Consegna 1: Riporta il passo del testo sul calcio russo che parte da "Dopo l’eliminazione dello" e prosegue fino a "intorno al 4%.", sostituendo "denaro" con "soldi".

Estratto della pagina:
################

Il brasiliano Hulk, attaccante dello Zenit, durante una partita con il CSKA (Foto: fc-zenit-ru)
Dopo l’eliminazione dello Zenit e dell’Anzhi agli ottavi di finale dalla Champions e dall’Europa League rispettivamente, nei tornei europei di calcio non è rimasta di fatto nessuna squadra russa. Un risultato che riflette una certa stagnazione del calcio russo, perlomeno a livello internazionale, dopo diversi anni di evidente crescita.
Il motivo va ricercato principalmente nel denaro. Non è che il Paese sia in crisi, sta più che altro attraversando un periodo di rallentamento economico. A riconoscerlo anche lo stesso Presidente Putin, che lo scorso 12 marzo ha annunciato che il Pil della Federazione era cresciuto solo dell’1,3% nel 2013, dopo diversi anni in cui si era mosso intorno al 4%.

################

Dati disponibili:
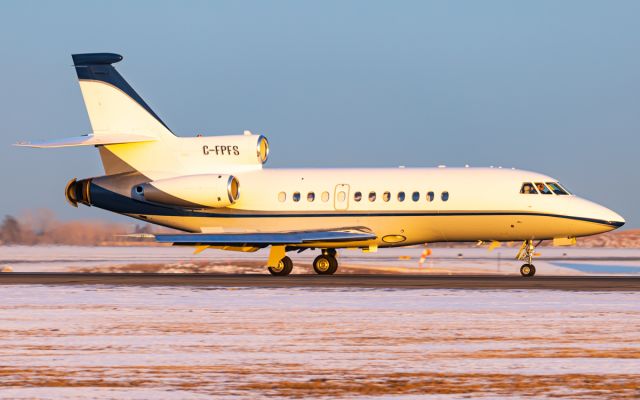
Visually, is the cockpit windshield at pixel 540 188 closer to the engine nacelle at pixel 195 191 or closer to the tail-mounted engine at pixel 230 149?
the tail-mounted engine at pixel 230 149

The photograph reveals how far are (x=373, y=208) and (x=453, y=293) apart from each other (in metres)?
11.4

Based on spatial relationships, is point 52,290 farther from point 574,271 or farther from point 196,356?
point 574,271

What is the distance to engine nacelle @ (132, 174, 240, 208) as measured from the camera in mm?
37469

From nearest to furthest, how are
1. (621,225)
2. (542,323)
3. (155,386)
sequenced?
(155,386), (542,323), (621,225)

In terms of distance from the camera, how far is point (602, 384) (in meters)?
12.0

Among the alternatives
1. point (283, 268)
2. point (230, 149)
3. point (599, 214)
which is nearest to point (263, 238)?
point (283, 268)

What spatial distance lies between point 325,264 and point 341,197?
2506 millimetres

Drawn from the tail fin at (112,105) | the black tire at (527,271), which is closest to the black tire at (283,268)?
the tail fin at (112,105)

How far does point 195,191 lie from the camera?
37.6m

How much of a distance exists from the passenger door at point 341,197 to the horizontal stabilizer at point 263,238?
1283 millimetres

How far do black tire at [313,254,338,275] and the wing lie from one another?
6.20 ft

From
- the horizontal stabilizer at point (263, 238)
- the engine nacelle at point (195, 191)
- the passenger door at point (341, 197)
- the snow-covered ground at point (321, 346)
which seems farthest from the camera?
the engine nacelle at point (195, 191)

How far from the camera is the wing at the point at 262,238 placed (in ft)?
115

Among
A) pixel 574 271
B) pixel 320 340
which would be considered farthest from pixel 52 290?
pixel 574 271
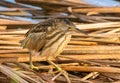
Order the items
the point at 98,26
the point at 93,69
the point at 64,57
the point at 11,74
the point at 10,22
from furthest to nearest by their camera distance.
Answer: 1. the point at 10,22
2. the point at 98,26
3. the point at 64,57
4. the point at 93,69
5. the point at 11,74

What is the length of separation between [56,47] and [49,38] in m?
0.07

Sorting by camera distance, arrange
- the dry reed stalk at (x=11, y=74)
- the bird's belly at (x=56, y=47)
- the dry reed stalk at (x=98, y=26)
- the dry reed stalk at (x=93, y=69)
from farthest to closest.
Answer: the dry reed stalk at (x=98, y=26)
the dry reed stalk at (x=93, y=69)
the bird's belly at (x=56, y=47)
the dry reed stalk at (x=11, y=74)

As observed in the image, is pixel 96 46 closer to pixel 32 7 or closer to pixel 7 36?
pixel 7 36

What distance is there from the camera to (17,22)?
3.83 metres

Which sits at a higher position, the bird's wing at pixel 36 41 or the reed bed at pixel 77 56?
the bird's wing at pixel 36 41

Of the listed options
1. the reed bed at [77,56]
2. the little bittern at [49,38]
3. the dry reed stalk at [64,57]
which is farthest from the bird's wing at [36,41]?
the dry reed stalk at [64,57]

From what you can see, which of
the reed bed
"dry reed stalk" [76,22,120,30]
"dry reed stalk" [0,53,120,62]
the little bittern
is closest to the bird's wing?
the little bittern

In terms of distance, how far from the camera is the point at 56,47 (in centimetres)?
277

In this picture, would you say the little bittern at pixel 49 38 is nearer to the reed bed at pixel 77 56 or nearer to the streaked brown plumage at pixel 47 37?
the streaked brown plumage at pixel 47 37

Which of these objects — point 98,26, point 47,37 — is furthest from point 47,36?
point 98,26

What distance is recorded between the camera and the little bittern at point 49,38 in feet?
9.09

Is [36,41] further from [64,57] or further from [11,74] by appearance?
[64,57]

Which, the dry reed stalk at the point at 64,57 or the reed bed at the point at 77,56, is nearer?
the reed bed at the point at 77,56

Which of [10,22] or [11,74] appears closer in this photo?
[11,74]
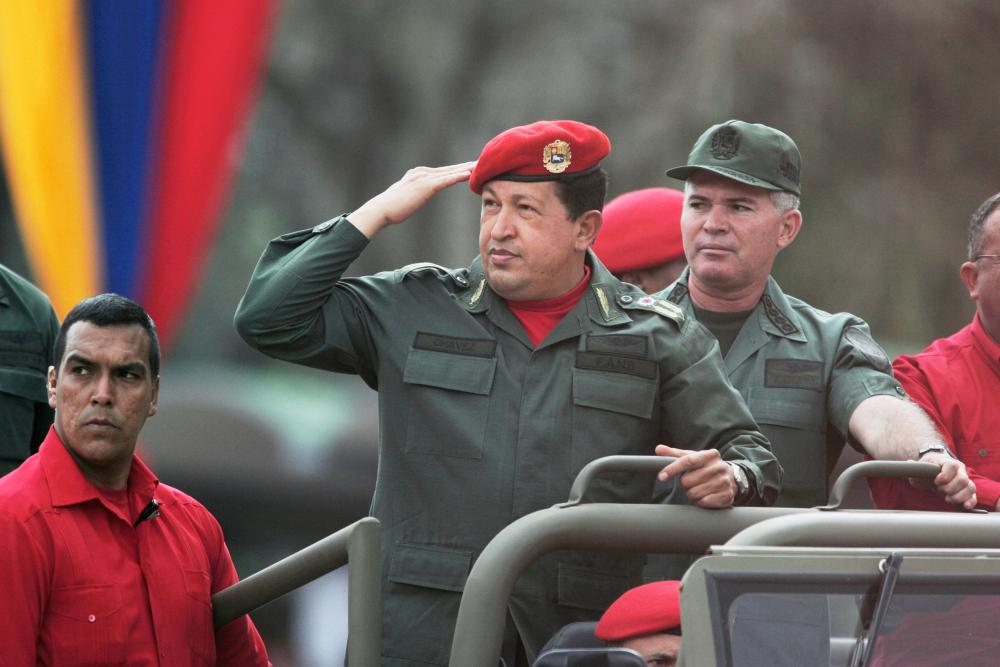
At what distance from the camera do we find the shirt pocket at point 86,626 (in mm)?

################

Consegna 2: Estrai dall'elenco ogni riga che contiene la parola "plumage".

Risposta attesa 1:
Dopo l’eliminazione dello Zenit e dell’Anzhi agli ottavi di finale dalla Champions e dall’Europa League rispettivamente, nei tornei europei di calcio non è rimasta di fatto nessuna squadra russa. Un risultato che riflette una certa stagnazione del calcio russo, perlomeno a livello internazionale, dopo diversi anni di evidente crescita.
Il motivo va ricercato principalmente nel soldi. Non è che il Paese sia in crisi, sta più che altro attraversando un periodo di rallentamento economico. A riconoscerlo anche lo stesso Presidente Putin, che lo scorso 12 marzo ha annunciato che il Pil della Federazione era cresciuto solo dell’1,3% nel 2013, dopo diversi anni in cui si era mosso intorno al 4%.

Risposta attesa 2:
In this picture, would you say the little bittern at pixel 49 38 is nearer to the reed bed at pixel 77 56 or nearer to the streaked brown plumage at pixel 47 37?
the streaked brown plumage at pixel 47 37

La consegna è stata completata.